On le sait bien : avant l’adoption de cette
Convention par la Conférence générale de l’UNESCO, lors de sa 17e
session, le 16 novembre 1972, l’intérêt se focalisait, pour l’essentiel, sur
les monuments et les œuvres d’art. Et, à la suite des traumatismes consécutifs
à la Seconde Guerre mondiale, l’insistance se portait sur la nécessité de la
protection de ces monuments et de ces œuvres en cas de conflit armé (c’est
évidemment, la Convention de la Haye, adoptée le 14 mai 1954).

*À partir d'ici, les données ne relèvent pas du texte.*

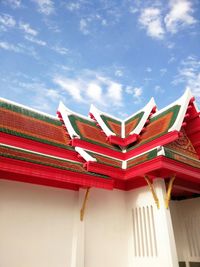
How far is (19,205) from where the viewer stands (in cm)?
453

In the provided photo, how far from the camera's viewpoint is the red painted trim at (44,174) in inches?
160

En 1972, notre Convention du Patrimoine mondial innove :
d’abord, pour la thématique. Désormais, le patrimoine culturel comprend les
monuments, les ensembles, (c’est-à-dire les groupes de construction)

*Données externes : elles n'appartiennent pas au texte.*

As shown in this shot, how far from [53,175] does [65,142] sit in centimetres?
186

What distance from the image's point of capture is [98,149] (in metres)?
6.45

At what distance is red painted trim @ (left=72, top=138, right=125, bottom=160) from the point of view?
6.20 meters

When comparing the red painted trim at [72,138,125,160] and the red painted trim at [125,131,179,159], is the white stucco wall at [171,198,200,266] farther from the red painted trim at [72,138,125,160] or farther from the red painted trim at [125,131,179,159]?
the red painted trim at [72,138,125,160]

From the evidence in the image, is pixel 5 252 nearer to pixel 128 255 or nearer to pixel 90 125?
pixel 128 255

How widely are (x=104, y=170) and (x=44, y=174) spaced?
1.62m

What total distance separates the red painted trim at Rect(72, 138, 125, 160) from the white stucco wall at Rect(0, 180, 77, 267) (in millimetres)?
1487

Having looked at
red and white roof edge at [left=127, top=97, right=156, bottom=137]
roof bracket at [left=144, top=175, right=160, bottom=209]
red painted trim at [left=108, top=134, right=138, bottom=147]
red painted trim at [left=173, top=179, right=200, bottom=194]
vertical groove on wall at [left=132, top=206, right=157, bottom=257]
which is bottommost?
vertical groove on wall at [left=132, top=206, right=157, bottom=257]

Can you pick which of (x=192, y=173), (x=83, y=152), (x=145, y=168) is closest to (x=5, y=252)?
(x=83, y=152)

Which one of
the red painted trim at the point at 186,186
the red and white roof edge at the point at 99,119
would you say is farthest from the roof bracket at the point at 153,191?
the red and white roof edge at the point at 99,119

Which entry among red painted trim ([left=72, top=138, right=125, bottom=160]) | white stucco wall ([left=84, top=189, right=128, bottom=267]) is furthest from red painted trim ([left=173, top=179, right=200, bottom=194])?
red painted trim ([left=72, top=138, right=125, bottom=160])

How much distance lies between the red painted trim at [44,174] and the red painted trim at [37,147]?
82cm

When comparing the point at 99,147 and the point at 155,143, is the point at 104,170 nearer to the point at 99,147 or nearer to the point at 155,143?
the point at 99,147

et les sites (que ces derniers soient l’œuvre de l’homme ou l’œuvre
conjuguée de l’homme et de la nature). Mais l’essentiel, me semble-t-il, est
ailleurs. La Convention, en effet, apporte, à travers sa philosophie et dans
sa formulation juridique, une NOUVELLE
APPROCHE patrimoniale. Elle est parvenue à dépasser les tensions anciennes et
si vives entre deux forces de représentation :
- d’une part, les liens indéfectibles (et si chers aux peuples
et aux nations, en particulier dans le Tiers monde !), les liens entre les
biens culturels et l’identité culturelle,
- d’autre part, l’universalité progressive des biens
culturels, due au fait que l’humanité, dans l’éthique de l’UNESCO, se définissait,
et se définit de plus en plus comme un
assemblage dynamique des cultures.
On le voit bien : en ce temps-là, déjà, vers la fin
des années 60 et au début des années 70, l’UNESCO était décidément en avance
sur son temps. C’est ainsi que la Convention de 1972, dans ses principes mêmes,
tenait le plus grand compte de la DIVERSITÉ DES CULTURES, avant
même qu’une Convention spécifique ne vienne, en 2005, donner une
légitimité institutionnelle, au plan
international, à cette notion. Justement, cette DIVERSITÉ se reflète dans la
mise en œuvre de la Convention. On le constate en parcourant le grand répertoire
édifié par la Liste du Patrimoine mondial, depuis 1978, année des premières
inscriptions à l’occasion de la deuxième session du Comité tenue à Washington,
puis magistralement conduit jusqu’à cette année 2012, avec la tenue de la 36e
session du Comité à Saint Pétersbourg. A travers la planète, telle que la
présente la Liste, l’on constate la présence de ce qui constitue l’essentiel
aux yeux des Etats parties à la Convention, à savoir les civilisations, les
cultures, les religions, et aussi, les architectures, les techniques de bâtir
et les arts. Malgré l’échantillonnage, le grand répertoire est vraiment
REPRÉSENTATIF ET ÉDIFIANT.
Chers collègues,
Mesdames, Messieurs,
Il est une autre caractéristique remarquable de notre Convention : sa
mise en œuvre a permis à un grand nombre
de pays de se réapproprier l’ensemble du parcours historique qu’a suivi
leur territoire et d’intégrer la diversité culturelle au sein même de leur
liste nationale de biens.
Prenons, par exemple, le cas de la TUNISIE que je connais mieux grâce au
professeur Azedine BESCHAOUCH, ancien président de notre Comité et, depuis
1993, Secrétaire scientifique du Comité international de Coordination pour
ANGKOR. La Tunisie est aujourd’hui un pays relevant de la culture arabe et de
la civilisation musulmane. Or la Liste des biens inscrits à sa requête comprend
des sites archéologiques phéniciens, romains et chrétiens, c’est-à-dire datant
des siècles d’avant l’Islam. Il en est de même de la Libye également
arabo-musulmane. Dans ce pays, la part des sites de l’antiquité gréco-romaine
est même prédominante.
Prenons, aussi, le cas exemplaire de l’Espagne. Dans sa Liste apparaissent
des chefs-d’œuvre de l’architecture arabe et de l’art musulman, avec Cordoue,
Grenade, Tolède, Séville, et j’en passe.
J’en viens maintenant à une troisième caractéristique de notre Convention.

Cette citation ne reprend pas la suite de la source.